On the economic front, the AKP’s strict adherence to neoliberalism has amplified the marked differences between classes in an already unequal society. Despite being showered with accolades on the success of its short-term economic growth, the fact sheet of AKP neoliberalism is fraught with inequalities. As a 2011 report published by the Ministry of Family and Social Policies reveals, Turkey’s 14,600 US dollar GDP per capita (2011) is composed of a largely uneven distribution, since only 6.6 percent of the population earns more than 1,300 US dollars a month, while 72.3 percent earns 640 US dollars or less. The AKP’s neoliberal creed has been further underlined by a twin tendency ofprivatization and strict labor control. The onslaught on workers’ rights has been resisted fiercely by various segments of organized labor and culminated in extensive strike action, as exemplified by the recent Turkish Airlines strike and the TEKEL workers’ struggle against the tobacco monopoly’s privatization in 2010.

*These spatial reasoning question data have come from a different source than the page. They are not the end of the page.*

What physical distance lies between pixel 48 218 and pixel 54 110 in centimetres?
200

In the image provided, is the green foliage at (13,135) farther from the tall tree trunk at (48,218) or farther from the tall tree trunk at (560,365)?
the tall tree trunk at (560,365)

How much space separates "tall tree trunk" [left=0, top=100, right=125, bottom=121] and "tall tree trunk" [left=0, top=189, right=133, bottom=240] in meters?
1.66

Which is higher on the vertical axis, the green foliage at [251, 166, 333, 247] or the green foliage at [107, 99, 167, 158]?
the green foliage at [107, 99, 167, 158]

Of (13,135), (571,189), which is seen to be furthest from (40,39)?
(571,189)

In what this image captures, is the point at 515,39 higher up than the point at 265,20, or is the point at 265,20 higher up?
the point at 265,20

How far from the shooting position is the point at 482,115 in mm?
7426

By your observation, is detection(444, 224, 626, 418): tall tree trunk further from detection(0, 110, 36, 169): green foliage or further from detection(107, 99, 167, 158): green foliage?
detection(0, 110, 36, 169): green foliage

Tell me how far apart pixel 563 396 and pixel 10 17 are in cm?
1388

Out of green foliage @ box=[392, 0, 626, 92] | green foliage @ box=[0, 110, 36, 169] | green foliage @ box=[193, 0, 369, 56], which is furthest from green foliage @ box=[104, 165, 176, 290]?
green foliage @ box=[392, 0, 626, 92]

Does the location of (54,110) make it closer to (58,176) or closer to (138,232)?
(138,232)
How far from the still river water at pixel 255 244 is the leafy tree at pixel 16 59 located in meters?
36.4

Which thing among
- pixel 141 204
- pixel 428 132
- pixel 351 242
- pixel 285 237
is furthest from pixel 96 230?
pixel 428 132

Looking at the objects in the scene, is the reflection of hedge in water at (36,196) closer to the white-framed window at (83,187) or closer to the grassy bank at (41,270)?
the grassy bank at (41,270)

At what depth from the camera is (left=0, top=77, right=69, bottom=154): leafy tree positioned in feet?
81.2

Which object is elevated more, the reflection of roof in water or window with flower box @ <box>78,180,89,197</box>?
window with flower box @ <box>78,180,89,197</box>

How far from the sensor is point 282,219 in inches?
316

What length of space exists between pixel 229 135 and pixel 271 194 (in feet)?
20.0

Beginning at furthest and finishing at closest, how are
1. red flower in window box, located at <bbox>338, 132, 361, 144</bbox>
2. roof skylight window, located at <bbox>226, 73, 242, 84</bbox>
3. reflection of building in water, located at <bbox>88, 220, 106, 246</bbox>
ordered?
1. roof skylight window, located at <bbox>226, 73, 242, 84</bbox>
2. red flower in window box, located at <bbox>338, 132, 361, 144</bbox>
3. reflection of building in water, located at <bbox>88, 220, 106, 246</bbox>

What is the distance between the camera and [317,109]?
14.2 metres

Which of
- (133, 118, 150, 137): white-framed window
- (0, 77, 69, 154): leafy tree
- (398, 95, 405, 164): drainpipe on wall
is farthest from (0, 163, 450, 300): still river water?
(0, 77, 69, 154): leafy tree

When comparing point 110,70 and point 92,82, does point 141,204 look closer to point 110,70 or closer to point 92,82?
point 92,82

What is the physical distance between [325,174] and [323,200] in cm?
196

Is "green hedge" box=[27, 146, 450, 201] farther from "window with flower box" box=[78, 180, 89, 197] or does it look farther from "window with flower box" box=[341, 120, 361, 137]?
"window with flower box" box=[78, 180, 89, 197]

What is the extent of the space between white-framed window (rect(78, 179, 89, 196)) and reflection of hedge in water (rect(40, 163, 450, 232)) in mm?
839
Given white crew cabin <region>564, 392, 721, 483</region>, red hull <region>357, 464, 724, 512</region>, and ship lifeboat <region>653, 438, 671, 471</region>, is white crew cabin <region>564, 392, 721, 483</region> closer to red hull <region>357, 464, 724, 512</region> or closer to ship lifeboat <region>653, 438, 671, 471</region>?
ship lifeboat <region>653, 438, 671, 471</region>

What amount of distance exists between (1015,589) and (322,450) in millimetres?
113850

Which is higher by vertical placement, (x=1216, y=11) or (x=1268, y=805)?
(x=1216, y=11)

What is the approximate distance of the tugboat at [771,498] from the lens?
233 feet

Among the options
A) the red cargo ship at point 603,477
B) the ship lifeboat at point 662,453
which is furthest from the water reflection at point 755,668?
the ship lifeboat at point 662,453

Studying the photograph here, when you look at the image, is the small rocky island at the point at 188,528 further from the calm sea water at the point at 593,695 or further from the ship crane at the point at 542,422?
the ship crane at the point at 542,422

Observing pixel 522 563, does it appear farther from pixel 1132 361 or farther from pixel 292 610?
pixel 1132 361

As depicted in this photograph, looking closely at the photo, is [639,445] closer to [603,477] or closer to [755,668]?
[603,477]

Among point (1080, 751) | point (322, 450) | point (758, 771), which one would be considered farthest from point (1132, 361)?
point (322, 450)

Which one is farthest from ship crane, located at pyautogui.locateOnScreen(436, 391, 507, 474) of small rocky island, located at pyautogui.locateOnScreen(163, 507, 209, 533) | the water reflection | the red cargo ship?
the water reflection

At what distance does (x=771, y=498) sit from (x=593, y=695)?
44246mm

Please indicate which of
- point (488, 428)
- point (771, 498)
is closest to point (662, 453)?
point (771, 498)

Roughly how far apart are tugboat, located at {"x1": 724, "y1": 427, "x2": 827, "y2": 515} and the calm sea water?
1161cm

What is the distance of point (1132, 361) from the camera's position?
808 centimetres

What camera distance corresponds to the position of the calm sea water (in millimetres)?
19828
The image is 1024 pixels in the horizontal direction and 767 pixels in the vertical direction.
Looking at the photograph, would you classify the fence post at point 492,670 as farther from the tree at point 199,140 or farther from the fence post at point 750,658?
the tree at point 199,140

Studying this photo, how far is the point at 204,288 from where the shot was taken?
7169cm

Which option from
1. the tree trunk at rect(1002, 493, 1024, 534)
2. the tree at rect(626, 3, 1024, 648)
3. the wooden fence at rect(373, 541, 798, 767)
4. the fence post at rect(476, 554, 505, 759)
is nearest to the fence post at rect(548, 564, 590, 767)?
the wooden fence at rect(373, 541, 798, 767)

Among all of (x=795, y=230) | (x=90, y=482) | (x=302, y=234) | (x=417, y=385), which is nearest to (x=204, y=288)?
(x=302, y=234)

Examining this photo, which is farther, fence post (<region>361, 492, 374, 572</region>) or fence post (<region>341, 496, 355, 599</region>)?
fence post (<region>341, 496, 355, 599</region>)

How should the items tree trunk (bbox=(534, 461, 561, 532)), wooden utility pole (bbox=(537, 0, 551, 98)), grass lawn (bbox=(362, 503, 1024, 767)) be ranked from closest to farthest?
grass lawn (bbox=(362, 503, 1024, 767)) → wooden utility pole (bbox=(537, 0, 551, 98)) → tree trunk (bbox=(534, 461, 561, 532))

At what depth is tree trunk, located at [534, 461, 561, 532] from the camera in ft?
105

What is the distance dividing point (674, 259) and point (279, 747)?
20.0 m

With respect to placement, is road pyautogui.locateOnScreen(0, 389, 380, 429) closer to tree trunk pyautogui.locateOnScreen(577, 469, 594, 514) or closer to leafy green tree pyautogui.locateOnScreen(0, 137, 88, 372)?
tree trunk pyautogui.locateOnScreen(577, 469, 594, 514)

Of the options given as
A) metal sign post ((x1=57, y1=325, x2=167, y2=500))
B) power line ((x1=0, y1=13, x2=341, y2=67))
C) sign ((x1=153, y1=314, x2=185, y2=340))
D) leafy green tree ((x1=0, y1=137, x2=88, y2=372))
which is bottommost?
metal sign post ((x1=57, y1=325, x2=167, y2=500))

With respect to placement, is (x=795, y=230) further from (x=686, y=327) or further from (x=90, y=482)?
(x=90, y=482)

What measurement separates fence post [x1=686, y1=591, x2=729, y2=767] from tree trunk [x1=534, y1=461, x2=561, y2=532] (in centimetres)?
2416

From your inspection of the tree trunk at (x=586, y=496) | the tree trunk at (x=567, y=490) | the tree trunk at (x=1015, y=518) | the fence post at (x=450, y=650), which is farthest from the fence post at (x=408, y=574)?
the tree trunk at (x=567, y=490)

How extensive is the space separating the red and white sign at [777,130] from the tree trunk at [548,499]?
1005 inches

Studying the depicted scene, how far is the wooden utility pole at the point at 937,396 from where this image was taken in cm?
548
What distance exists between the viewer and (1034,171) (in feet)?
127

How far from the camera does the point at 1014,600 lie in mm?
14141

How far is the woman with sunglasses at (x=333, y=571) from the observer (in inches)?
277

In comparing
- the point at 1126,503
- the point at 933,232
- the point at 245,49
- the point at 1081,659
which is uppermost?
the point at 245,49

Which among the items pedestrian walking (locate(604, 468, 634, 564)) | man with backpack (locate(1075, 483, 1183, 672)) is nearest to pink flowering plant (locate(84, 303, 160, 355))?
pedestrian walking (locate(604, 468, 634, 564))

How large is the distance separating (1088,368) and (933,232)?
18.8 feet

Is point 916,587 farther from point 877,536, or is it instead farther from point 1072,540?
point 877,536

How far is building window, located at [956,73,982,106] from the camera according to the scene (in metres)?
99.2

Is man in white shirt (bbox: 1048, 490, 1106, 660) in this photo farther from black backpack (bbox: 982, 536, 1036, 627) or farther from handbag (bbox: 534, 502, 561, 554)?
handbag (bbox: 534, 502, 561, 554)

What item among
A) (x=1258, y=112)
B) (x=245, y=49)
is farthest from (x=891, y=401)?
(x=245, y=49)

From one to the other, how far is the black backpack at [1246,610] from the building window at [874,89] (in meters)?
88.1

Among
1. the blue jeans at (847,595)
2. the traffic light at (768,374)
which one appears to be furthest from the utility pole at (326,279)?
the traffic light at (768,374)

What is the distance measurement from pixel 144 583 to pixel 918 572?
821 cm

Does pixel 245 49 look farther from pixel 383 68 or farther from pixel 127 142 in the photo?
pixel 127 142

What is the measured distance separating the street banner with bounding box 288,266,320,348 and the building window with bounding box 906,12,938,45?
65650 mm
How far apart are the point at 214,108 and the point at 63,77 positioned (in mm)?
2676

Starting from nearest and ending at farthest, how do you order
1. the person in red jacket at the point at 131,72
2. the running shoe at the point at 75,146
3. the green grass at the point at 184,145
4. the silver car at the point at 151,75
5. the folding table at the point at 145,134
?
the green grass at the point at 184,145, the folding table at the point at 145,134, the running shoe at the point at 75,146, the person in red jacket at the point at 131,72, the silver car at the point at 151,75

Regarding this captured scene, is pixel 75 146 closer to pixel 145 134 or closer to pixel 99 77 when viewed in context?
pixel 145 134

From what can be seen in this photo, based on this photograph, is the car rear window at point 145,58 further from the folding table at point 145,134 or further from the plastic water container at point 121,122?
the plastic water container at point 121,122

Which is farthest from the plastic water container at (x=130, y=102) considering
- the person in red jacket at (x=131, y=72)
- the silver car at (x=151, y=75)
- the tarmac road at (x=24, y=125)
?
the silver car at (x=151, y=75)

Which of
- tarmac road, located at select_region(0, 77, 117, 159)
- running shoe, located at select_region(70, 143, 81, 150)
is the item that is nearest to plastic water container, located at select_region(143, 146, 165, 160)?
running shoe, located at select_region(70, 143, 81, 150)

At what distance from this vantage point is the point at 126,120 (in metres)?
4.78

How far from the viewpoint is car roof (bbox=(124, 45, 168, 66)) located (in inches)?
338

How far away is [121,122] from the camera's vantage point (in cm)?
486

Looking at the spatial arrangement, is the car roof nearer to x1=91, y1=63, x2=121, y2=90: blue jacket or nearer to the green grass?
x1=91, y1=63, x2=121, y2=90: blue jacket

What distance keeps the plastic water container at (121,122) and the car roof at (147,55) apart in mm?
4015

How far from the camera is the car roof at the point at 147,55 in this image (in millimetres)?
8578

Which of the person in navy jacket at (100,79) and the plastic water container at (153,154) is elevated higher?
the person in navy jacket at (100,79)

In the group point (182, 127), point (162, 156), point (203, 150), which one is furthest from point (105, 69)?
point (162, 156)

Finally, the composition of the Gezi protesters discredits the official rhetoric (echoed by Yel and Nas), which maintains that the occupation feeds into and is being used by “far-right extremist group[s] with totalitarian and militarist tendencies” such as the TGB. İstanbul Bilgi Üniversity’s extensive survey, conducted with three thousand participants, demonstrates that 81.2 percent of the protesters regard themselves as liberals (Özgürlükçü). More significantly, 79.5 percent oppose military intervention, while only 6.6 percent are strongly in favor of it. These findings resonate directly with the more recent KONDA survey, according to which 94 percent of the protesters have joined the occupation on an individual basis and 79 percent are not affiliated with any political or civil society group. While the extant surveys largely indicate that the mobilization consists of a previously “apolitical” body of protesters, one should not dismiss the involvement of trade unions, as well as the concentration of demonstrations in working-class neighborhoods outside Taksim (such as Gazi).

The AKP’s handling of the protests has demonstrated once again the frailty of its “democratic” reflexes and the corrosion of its once seemingly impenetrable hegemony. Its stance towards Gezi has been one of indifference, repression, and outright deception towards people exerting their basic rights. Whether the government portrays the protests as the work of few “marginals” or not, social scientists have a responsibility to interrogate the official discourse, not to reproduce it without any hint of critical scrutiny.